Distinguishing the different types of amyloid is clinically important, because treatments and outcomes are different. Mass spectrometry is the new gold standard for amyloid typing, but it is costly and not widely available. Therefore, immunolabeling remains the first step in identifying the most common types of amyloidosis. In amyloid subtyping, direct immunofluorescence works well when applied to frozen sections, but immunohistochemistry on formalin-fixed, paraffin-embedded material often yields poor results, particularly for light chain amyloidosis. Recently, paraffin immunofluorescence has been described as a valuable salvage technique in renal pathology when frozen sections are not available but it has not been evaluated for extra-renal diseases.
To evaluate the use of paraffin immunofluorescence for light-chain detection in extra-renal amyloidosis and other light-chain–associated diseases.
First, we compared the staining intensity of both light chains between paraffin immunofluorescence and immunohistochemistry on a retrospective cohort of 28 cases of amyloidosis that have been previously typed. Then, we studied the role of paraffin immunofluorescence as an addition to our classical immunohistochemistry panel for amyloidosis typing.
In the retrospective cohort, we found that paraffin immunofluorescence outperformed immunohistochemistry for light-chain detection.
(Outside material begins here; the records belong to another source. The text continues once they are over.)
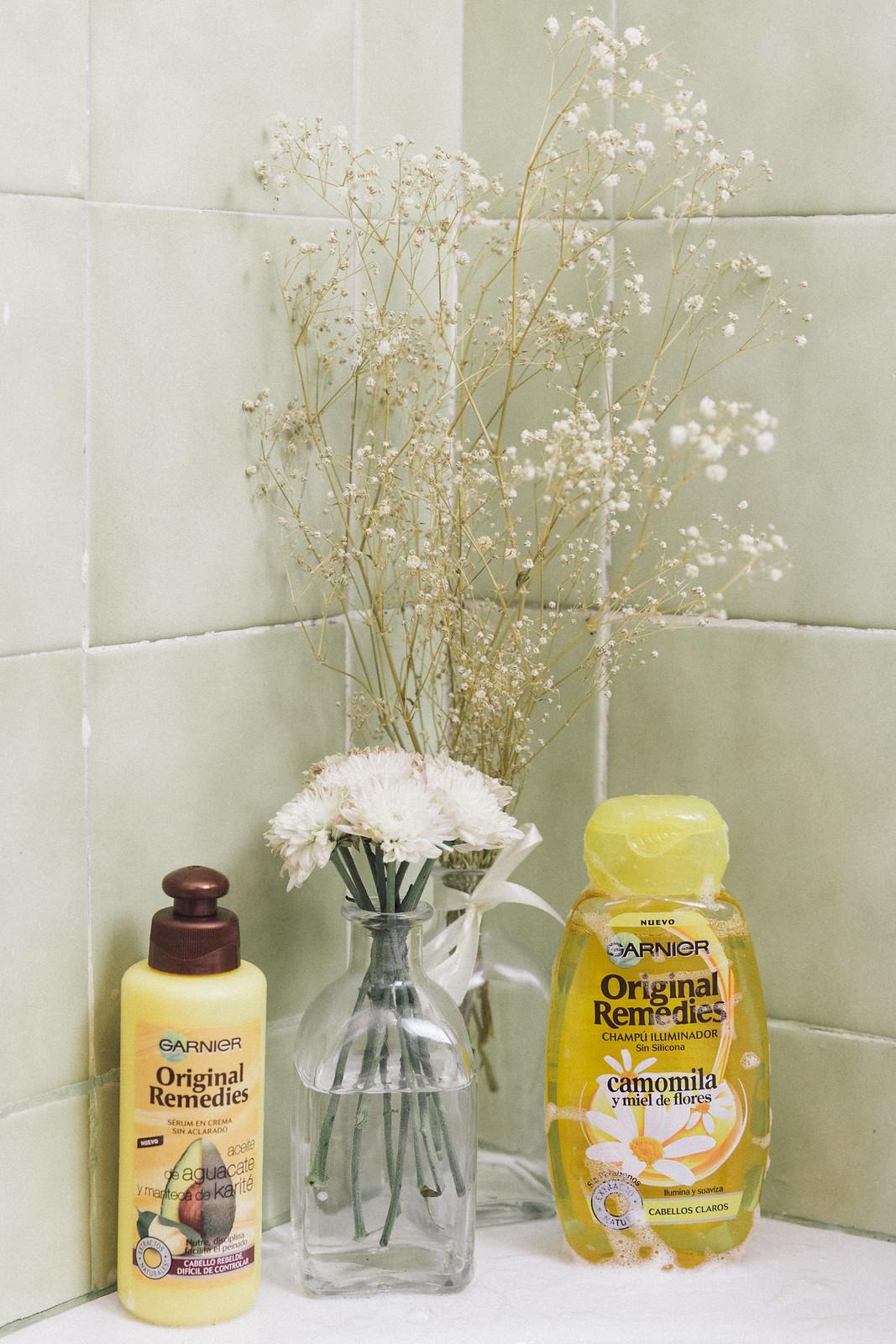 Jessie Chanes Seams for a desire - Original Remedies Garnier -17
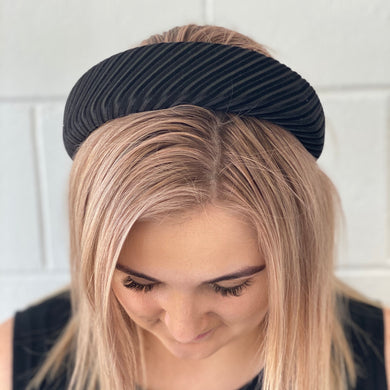 Striped Velvet Headbands - G&E BOUTIQUE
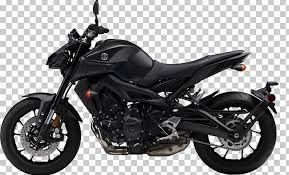 yamaha motor company motorcycle yamaha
Then, in the prospective part of the study, we showed that the proportion of correctly classified cases increased from 50% to 71.9% with the adjunction of second-intention paraffin immunofluorescence to the immunohistochemistry procedure.
We therefore view paraffin immunofluorescence as a significant addition to the routine workflow for detection of light-chain–related diseases.
The authors have no relevant financial interest in the products or companies described in this article.